Efficient Hessian assembling within an interior point method

Hi all!

I am currently considering an assembling problem. Given is a dense matrix A and a sparse matrix B and the goal is to efficiently compute the matrix H = B^\top (A \otimes A) B. If one expresses the matrix B as B = (\mathrm{vec}(B_1), \dots, \mathrm{vec}(B_n)) with square matrices B_j and where \mathrm{vec}(\cdot) denotes the vectorization of a matrix, then one finds that the (i,j) th entry of H is given by \mathrm{trace}(AB_j A B_i). Matrices of this (and similar) structure appear in interior point methods for solving linear semi-definite programs.

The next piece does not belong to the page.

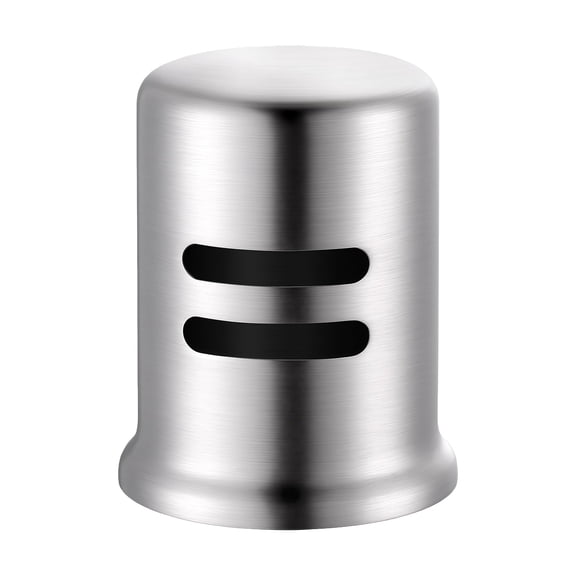 Fit Dishwasher Air Gaps Assembly Curved Top Prevents Water Pooling Easy Slide Installation
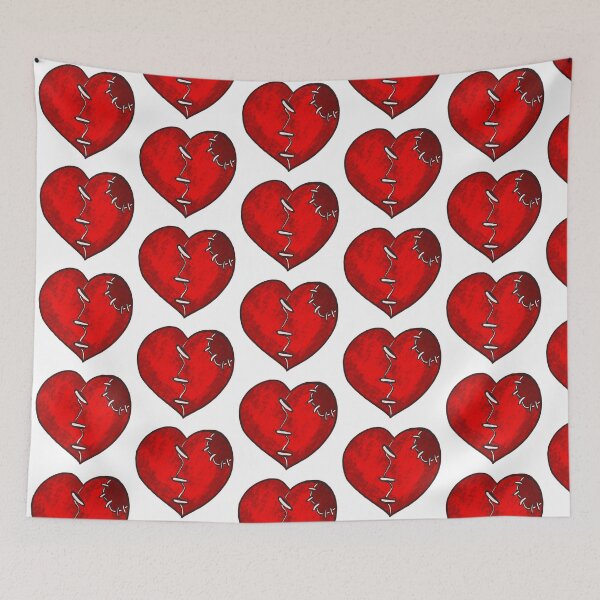 Item preview, Stitched heart designed and sold by Ethersirenart.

I have the following Matlab code with which I am quite happy as it is reasonably fast and clean:

n = 30;
A = ones(n, n);
B = sprand(n^2, n^2/2, 0.1);

tic
AssemblePartHess(A, B);
toc


function C = AssembleHessian(A, B)
    % Number of rows of the matrix A
    nA = size(A, 1);

    % Build the matrix [A*B1, ..., A*Bn] which is dense in general.
    C = reshape(B, nA, []);
    C = A * C; 
    
    % Generate a 3D array in which C(:, :, j) = A*Bj.
    C = reshape(C, nA, nA, []);
    
    % Multiply each of these slices by A from the right.
    C = pagemtimes(C, A);
    
    % This reshape results in the matrix [vec(A*B1*A), ..., vec(A*B2*A)]
    C = reshape(C, nA^2, []);

    % Last multiplication results in desired matrix and is not too
    % expensive as B is sparse.
    C = B' * C;
end

I tried to achieve the same or better in Julia, but so far this didn’t work out as I am not that familiar with it. Here is what I currently have:

using LinearAlgebra
using SparseArrays
using BenchmarkTools

n = 30;
A = ones(n, n);
B = sprand(n^2, Int(n^2/2), 0.1);

function fun(A::Matrix{Float64}, B::SparseMatrixCSC{Float64, Int64})
    nA = size(A, 1)
    C = SparseMatrixCSC(reshape(B, nA, :))
    C = A * C
    for  i in axes(B, 2)
        C[:,1+ (i-1)*nA: i*nA] = view(C, :, 1+ (i-1)*nA: i*nA)* A
    end
    C = reshape(C, nA^2, :)
    C = B' * C
    return C
end

@btime fun($A, $B);

For me this result in

  29.840 ms (478 allocations: 9.48 MiB)

which is, unfortunately, about 3 times slower than the Matlab function.
My output of versioninfo() is

Julia Version 1.9.1
Commit 147bdf428c (2023-06-07 08:27 UTC)
Platform Info:
  OS: Windows (x86_64-w64-mingw32)
  CPU: 8 × Intel(R) Core(TM) i5-8265U CPU @ 1.60GHz
  WORD_SIZE: 64
  LIBM: libopenlibm
  LLVM: libLLVM-14.0.6 (ORCJIT, skylake)
  Threads: 8 on 8 virtual cores
Environment:
  JULIA_EDITOR = code

Any suggestions are welcome. Thanks!